The Westboro Baptist Church - which was involved in a controversy over the production of The Laramie Project at Framingham High School late last year - won its case with a majority vote of 8-1. According to constitutional lawyer Cliff Sloan, Supreme Court Justices voting in favor of supporting the First Amendment believe "this is the kind of case that is going to have an influence for generations. It is the Supreme Court standing up and giving constitutional protection to extremely unpopular speech. It's really what the first amendment is all about."

However, the lone dissenter, Justice Samuel Alito, describes the church’s actions as “vicious verbal assault” and says that it has caused significant damage to the Snyder family. Though Chief Justice John G. Roberts Jr. appears to agree, in his majority opinion, Roberts wrote, “Speech is powerful. It can stir people to action, move them to tears of both joy and sorrow, and – as it did here – inflict great pain … On the facts before us, we cannot react to that pain by punishing the speaker.”

An angry Albert Snyder insists "this court has no problem with the government sending our children over to these wars, send them back in a body bag and not even have enough respect for that dead soldier to be buried peacefully." He believes, now that this ruling has been issued, that the Westboro Baptist Church will have nothing stopping them from continuing their disrespectful, extremist behavior, and perhaps even going further.

According to Snyder, the court could not understand what this behavior makes people feel like because “the Westboro Church and any other nut job like this will not get near their family or their funeral. They don't have to worry about it. It's us that have to worry about it."

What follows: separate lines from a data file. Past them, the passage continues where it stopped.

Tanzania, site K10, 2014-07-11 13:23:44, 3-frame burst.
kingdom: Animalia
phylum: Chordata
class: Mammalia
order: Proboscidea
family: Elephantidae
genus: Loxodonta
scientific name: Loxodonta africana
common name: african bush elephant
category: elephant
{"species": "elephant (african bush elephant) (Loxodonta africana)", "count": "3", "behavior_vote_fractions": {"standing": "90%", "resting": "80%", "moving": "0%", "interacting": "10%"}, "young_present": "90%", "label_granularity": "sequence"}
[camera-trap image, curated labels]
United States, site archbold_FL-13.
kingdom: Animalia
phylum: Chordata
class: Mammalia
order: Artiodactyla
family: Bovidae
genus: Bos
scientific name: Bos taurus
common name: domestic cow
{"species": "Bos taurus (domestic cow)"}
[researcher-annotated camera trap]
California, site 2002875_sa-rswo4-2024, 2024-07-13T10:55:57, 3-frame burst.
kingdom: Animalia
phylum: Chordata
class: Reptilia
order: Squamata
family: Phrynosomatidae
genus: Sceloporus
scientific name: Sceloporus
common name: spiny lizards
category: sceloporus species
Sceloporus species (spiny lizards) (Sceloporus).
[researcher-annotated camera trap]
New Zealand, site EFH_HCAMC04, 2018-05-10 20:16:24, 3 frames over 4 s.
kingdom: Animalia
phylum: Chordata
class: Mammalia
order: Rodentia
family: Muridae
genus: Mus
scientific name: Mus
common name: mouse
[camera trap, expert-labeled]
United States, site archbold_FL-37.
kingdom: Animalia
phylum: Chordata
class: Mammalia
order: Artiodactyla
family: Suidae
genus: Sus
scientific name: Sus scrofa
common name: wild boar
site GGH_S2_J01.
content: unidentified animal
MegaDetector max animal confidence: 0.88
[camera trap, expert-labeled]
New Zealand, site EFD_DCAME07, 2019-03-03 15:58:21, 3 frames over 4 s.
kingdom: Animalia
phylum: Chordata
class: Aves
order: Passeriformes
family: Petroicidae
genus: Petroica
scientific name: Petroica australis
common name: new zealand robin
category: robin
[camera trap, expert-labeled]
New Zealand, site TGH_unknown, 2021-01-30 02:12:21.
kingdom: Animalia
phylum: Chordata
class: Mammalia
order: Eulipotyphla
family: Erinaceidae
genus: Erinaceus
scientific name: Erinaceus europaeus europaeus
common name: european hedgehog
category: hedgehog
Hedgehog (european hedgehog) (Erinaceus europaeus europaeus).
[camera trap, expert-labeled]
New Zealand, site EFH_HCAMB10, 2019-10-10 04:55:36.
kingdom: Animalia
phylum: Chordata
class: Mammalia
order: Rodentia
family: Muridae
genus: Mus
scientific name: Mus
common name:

Kansas Attorney General Derek Schmidt says the ruling is "a disappointment for Kansans who have endured for so long the embarrassment brought upon our state" by the church, but was there really any way around it? By limiting Americans’ right to protest, Roberts worries that the Supreme Court would risk silencing public debate. The first amendment is in place so that all people may freely express their opinions in this country, even if their ideas happen to be offensive, narrow-minded, or even hurtful. The Court’s ruling on this case just goes to show that in order to enjoy the privileges of being an American, some sacrifices must be made.